Stated task a: In the text on tire pressures, rewrite the passage starting with "So in my STREET" and going on through "2psi of change.", substituting "hairpins" for "switchbacks".

Extract provided:

You want more compliance in your tires/suspension on wet cold roads..more "give" in between the skips and hops where you're not sticking as well as dry+warm would. A stiffly reacting tire & suspension on a wet road..is gonna lose grip easier, and regain it later..than a compliant soft setup.


So in my STREET CAR..I measure how the tire is working on the corners and switchbacks and adjusting pressures to adjust how the tire is working. IMHO, its about 1/8" of edge wear up or down the tread for every 2psi of change.

I have never, ever, had uneven wear across the face of the tire..just not a going factor for me on the street.

I would gather..that this talk about cold this, hot that..if you just drove the car in a session on the track, and adjusted pressure to meet the edge of the tread face nicely (I like to go NO deeper than the tip of the arrows molded into the edge of the tread face)..you would find you're at a pretty good place without needing a pyrometer. Beyond that..you have to adjust toe and other crap to obtain this temperature nirvana...but thats a race setup.

In the race car, we undo both sway bars, and drop down tire pressures a ton to stay soft and rubbery on the track...you want the sidewall to roll over more. You cant go as fast..so you have to run softer pressures to use the treadface properly..and you want the suspension softer to keep the movement of weight from one side of the car to the other slower and with less kick.

Dataset records:
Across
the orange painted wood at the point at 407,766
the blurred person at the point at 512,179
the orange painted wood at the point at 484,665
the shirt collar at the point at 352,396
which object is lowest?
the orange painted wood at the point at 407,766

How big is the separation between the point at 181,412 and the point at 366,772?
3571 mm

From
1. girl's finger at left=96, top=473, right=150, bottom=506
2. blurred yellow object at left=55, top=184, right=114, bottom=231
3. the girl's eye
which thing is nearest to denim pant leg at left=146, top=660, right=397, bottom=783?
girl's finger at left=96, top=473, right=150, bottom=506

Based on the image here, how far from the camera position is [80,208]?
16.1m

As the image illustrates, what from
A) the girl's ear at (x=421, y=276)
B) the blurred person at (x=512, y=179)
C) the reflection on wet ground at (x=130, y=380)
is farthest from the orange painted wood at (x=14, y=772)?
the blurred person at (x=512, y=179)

* * *

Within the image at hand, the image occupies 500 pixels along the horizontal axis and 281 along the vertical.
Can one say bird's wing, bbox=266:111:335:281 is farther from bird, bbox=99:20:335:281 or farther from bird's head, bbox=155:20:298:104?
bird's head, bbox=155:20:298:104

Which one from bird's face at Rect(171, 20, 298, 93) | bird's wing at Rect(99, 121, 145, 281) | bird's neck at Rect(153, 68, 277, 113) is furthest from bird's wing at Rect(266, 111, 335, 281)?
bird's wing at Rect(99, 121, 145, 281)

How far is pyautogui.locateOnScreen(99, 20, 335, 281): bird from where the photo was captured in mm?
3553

Stated task b: How many lines of the records contain the string "bbox", with case taken into account? Give only the number.

Solution a:
So in my STREET CAR..I measure how the tire is working on the corners and hairpins and adjusting pressures to adjust how the tire is working. IMHO, its about 1/8" of edge wear up or down the tread for every 2psi of change.

Solution b: 2